Objective
Islet beta cells play an essential role in glucose homeostasis by releasing insulin to lower the blood glucose level. In type 1 diabetes (T1D), beta cells are lost from autoimmune attack. Recent studies have highlighted the involvement of beta cells in autoimmunity development in T1D, and suggested that stressed beta cells could incite immune cells to initiate or amplify immune assault early on in T1D development.

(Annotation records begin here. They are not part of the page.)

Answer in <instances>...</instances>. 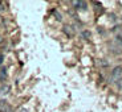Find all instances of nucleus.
Returning a JSON list of instances; mask_svg holds the SVG:
<instances>
[{
	"label": "nucleus",
	"instance_id": "obj_8",
	"mask_svg": "<svg viewBox=\"0 0 122 112\" xmlns=\"http://www.w3.org/2000/svg\"><path fill=\"white\" fill-rule=\"evenodd\" d=\"M82 37L84 38H89V37H90V32H82Z\"/></svg>",
	"mask_w": 122,
	"mask_h": 112
},
{
	"label": "nucleus",
	"instance_id": "obj_6",
	"mask_svg": "<svg viewBox=\"0 0 122 112\" xmlns=\"http://www.w3.org/2000/svg\"><path fill=\"white\" fill-rule=\"evenodd\" d=\"M98 65H100V66H107V62H105V59H100L98 61Z\"/></svg>",
	"mask_w": 122,
	"mask_h": 112
},
{
	"label": "nucleus",
	"instance_id": "obj_12",
	"mask_svg": "<svg viewBox=\"0 0 122 112\" xmlns=\"http://www.w3.org/2000/svg\"><path fill=\"white\" fill-rule=\"evenodd\" d=\"M3 58H4L3 54H0V65H1V62H3Z\"/></svg>",
	"mask_w": 122,
	"mask_h": 112
},
{
	"label": "nucleus",
	"instance_id": "obj_7",
	"mask_svg": "<svg viewBox=\"0 0 122 112\" xmlns=\"http://www.w3.org/2000/svg\"><path fill=\"white\" fill-rule=\"evenodd\" d=\"M5 75H7V69H3V70H1V75H0V78L5 79Z\"/></svg>",
	"mask_w": 122,
	"mask_h": 112
},
{
	"label": "nucleus",
	"instance_id": "obj_9",
	"mask_svg": "<svg viewBox=\"0 0 122 112\" xmlns=\"http://www.w3.org/2000/svg\"><path fill=\"white\" fill-rule=\"evenodd\" d=\"M53 13H55V16H56V18H57L58 21H61V20H62V18H61V15H60V13H58V12H57V11H55V12H53Z\"/></svg>",
	"mask_w": 122,
	"mask_h": 112
},
{
	"label": "nucleus",
	"instance_id": "obj_10",
	"mask_svg": "<svg viewBox=\"0 0 122 112\" xmlns=\"http://www.w3.org/2000/svg\"><path fill=\"white\" fill-rule=\"evenodd\" d=\"M7 91H9V87H8V86L3 87V92H4V94H7Z\"/></svg>",
	"mask_w": 122,
	"mask_h": 112
},
{
	"label": "nucleus",
	"instance_id": "obj_1",
	"mask_svg": "<svg viewBox=\"0 0 122 112\" xmlns=\"http://www.w3.org/2000/svg\"><path fill=\"white\" fill-rule=\"evenodd\" d=\"M121 75H122V66H116L112 71V81L113 82H118L121 79Z\"/></svg>",
	"mask_w": 122,
	"mask_h": 112
},
{
	"label": "nucleus",
	"instance_id": "obj_13",
	"mask_svg": "<svg viewBox=\"0 0 122 112\" xmlns=\"http://www.w3.org/2000/svg\"><path fill=\"white\" fill-rule=\"evenodd\" d=\"M0 5H1V1H0Z\"/></svg>",
	"mask_w": 122,
	"mask_h": 112
},
{
	"label": "nucleus",
	"instance_id": "obj_11",
	"mask_svg": "<svg viewBox=\"0 0 122 112\" xmlns=\"http://www.w3.org/2000/svg\"><path fill=\"white\" fill-rule=\"evenodd\" d=\"M118 87L122 90V79H119V81H118Z\"/></svg>",
	"mask_w": 122,
	"mask_h": 112
},
{
	"label": "nucleus",
	"instance_id": "obj_5",
	"mask_svg": "<svg viewBox=\"0 0 122 112\" xmlns=\"http://www.w3.org/2000/svg\"><path fill=\"white\" fill-rule=\"evenodd\" d=\"M114 44H117V45H118V48L122 49V33H121V34H117V36H116Z\"/></svg>",
	"mask_w": 122,
	"mask_h": 112
},
{
	"label": "nucleus",
	"instance_id": "obj_2",
	"mask_svg": "<svg viewBox=\"0 0 122 112\" xmlns=\"http://www.w3.org/2000/svg\"><path fill=\"white\" fill-rule=\"evenodd\" d=\"M73 7L76 9H81V11H85L86 8H88V3H86V1H81V0H80V1H73Z\"/></svg>",
	"mask_w": 122,
	"mask_h": 112
},
{
	"label": "nucleus",
	"instance_id": "obj_4",
	"mask_svg": "<svg viewBox=\"0 0 122 112\" xmlns=\"http://www.w3.org/2000/svg\"><path fill=\"white\" fill-rule=\"evenodd\" d=\"M62 30H64V33L66 34L68 37H73L74 36V30H73V28L70 27V25H64Z\"/></svg>",
	"mask_w": 122,
	"mask_h": 112
},
{
	"label": "nucleus",
	"instance_id": "obj_3",
	"mask_svg": "<svg viewBox=\"0 0 122 112\" xmlns=\"http://www.w3.org/2000/svg\"><path fill=\"white\" fill-rule=\"evenodd\" d=\"M11 111V106L5 100H0V112H9Z\"/></svg>",
	"mask_w": 122,
	"mask_h": 112
}]
</instances>
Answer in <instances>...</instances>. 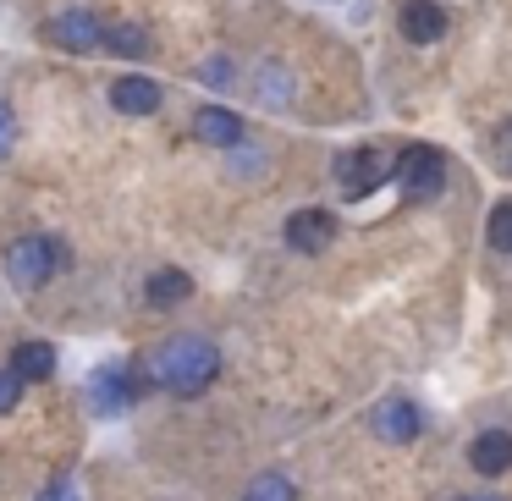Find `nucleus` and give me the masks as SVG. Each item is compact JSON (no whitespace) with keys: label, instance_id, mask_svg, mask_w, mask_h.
<instances>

New therapeutic strategies that can ameliorate beta cell stress are expected to temper down autoimmunity on beta cells to prevent T1D or to slow disease progression. Currently there is no anti-diabetic drug that selectively targets beta cells to relieve beta cell stress. Our objective is to develop therapeutic products to prevent or slow the course of T1D, focusing on devising novel targeted delivery of small molecules for protecting beta cells.
Background Rationale
Islet beta cells only constitutes <2% of pancreas mass. How to maximize the therapeutic efficacy on this minute population of endocrine cells remains a challenge for the next generation precision medicine. The potential benefits of targeted drug delivery to islet beta cells can not be overstated. Localized drug enrichment in the islets enhances the therapeutic efficacy, minimize the potential side effects of systemic drug exposure, and improve the therapeutic index of beta-tropic agents. It has long been known that the insulin granule of islet beta cells contains abundant zinc. The high zinc concentration in the insulin granule provides a unique and abundant biomarker for beta cell targeting. We propose developing zinc-tropic agents and apply them for targeted drug delivery to beta cells.
Description of Project
Islet beta cells play an essential role in glucose homeostasis by releasing insulin to lower the blood glucose level. In type 1 diabetes (T1D), loss of beta cells from autoimmune attack represents a primary event leading to high blood glucose and the associated complications. Recent studies have highlighted the involvement of beta cells in autoimmunity development in T1D, and suggested that stressed beta cells could incite immune cells to initiate or amplify immune assault early on in T1D development. New therapeutic strategies that can ameliorate beta cell stress are expected to temper down autoimmunity on beta cells to prevent disease progression. To this end, we plan to develop a beta cell targeted drug delivery platform to selectively deliver small molecule drugs to pancreatic islets to relieve beta cell stress. After preparing these compounds by chemical syntheses, we will evaluate their activity in cultured beta cells and characterize their pharmacokinetics and biodistribution in vivo. Once we identify lead compounds with the desired properties, we will apply them to a diabetic mouse model to prevent or treat T1D. In addition, we plan to evaluate the activity of these molecules in protecting human islets in vivo after implantation. If successful, the study will produce novel compounds with the therapeutic potential for treating T1D.
Anticipated Outcome
The goal of this proposal is to develop a drug delivery platform to target islet beta cells, and to apply the platform to enable selective and efficient delivery of a small chemical chaperone to pancreatic islets to mitigate beta cells stress and inflammation, and to curb autoimmune attack on beta cells during pre-diabetes or the early stage of Type 1 Diabetes (T1D) development. If successful, the strategy may offer a new therapy for preventing T1D or delaying T1D progression.
Relevance to T1D
This proposal aims to develop a novel class of beta cell targeted compounds to relieve beta cell stress in order to prevent or treat type 1 diabetes. The proposed project is responsive to the Disease Modifying Therapies (DMT) outlined in the Cures Mission set forth by JDRF. Specifically, we plan to develop therapeutic products to prevent or slow the course of T1D.